Pour les usagers et les fils de ces localités, non loin de la sous-préfecture de Bangouyah, cette situation constitue un véritable casse-tête au quotidien. Elle freine également l’acheminement et le transport des produits agricoles vers les autres localités.
« Nous souffrons énormément sur cette route. Avec les engins, ce n’est pas facile sur cette route. Nous faisons de la culture des légumes, mais avec les difficultés de transports, certains sont obligés de passer la nuit ici », se plaint Oumar Conté.
Chaque trajet est un véritable calvaire. Pour ce conducteur de taxi-moto, l’état de la route est éprouvant, révèle Alpha Conté un autre conducteur de moto-taxi sur cette route.


« Ça gâte les engins. Avec la saison des pluies, tu rentres épuiser en ville. De la ville pour le village, c’est aussi un autre calvaire. Cette route relève de Kindia, mais nous souffrons. »
Autre conséquence de la dégradation de la route : les difficultés rencontrées par les propriétaires et conducteurs d’engins roulants, confrontés à des pannes et à des dépenses d’entretien récurrentes.« Ça gâte vraiment nos engins. A peine tu achète un véhicule, cela ne fait même pas six mois, que tu as des pannes. Comme les pneus, le roulement, ainsi de suite. Ça secoue vraiment la moto », explique Oumar Conté.

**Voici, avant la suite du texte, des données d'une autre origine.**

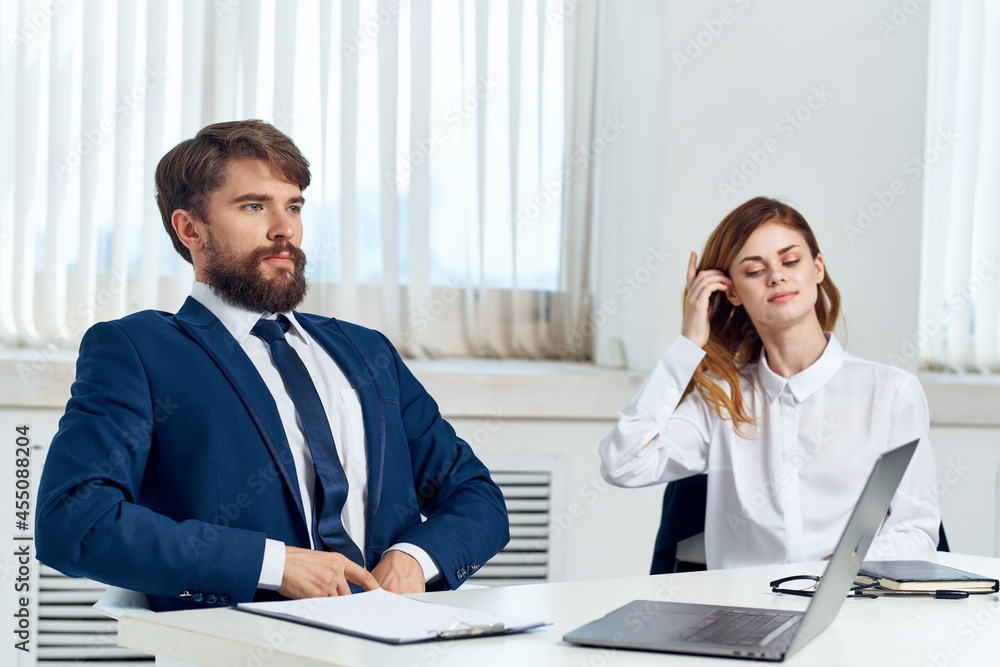 business man and woman talking at the table in front of laptop professionals technology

Mais la route n’est pas le seul problème auquel sont confrontées ces localités, regrette Alpha Conté.
« … Il n’y a pas de route et on n’a pas le courant électrique. Nous avons des difficultés avec le réseaux mobile. C’est vraiment un regret pour nous », déplore notre interlocuteur.
Depuis l’indépendance, la commune rurale de Bangouyah fait partie des localités qui attendent toujours de voir leurs routes bitumées.

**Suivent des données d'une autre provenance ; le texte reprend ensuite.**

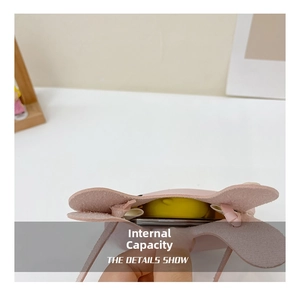 Internal capacity detail of the pink rabbit crossbody bag showing storage space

« Nous ne savons pas pourquoi, mais il faut que les autorités fassent notre route. C’est surtout ce qui nous fatigue »
Face à cette situation, les habitants et usagers de ces localités formule une seule requête : que les autorités compétentes se penchent sur leurs difficultés et prennent des mesures pour améliorer leurs conditions de déplacement.


« Nos aînés ont déjà fait la requête au niveau des autorités pour nous aider à avoir une route, mais il n’y a toujours pas de réponse. Ce que nous leur demandons, qu’il nous aide à avec cette route », exhorte Oumar.
En attendant une réponse des autorités, les habitants de ces localités continuent de composer, au quotidien, avec une route qui reste l’un des principaux obstacles à leur développement.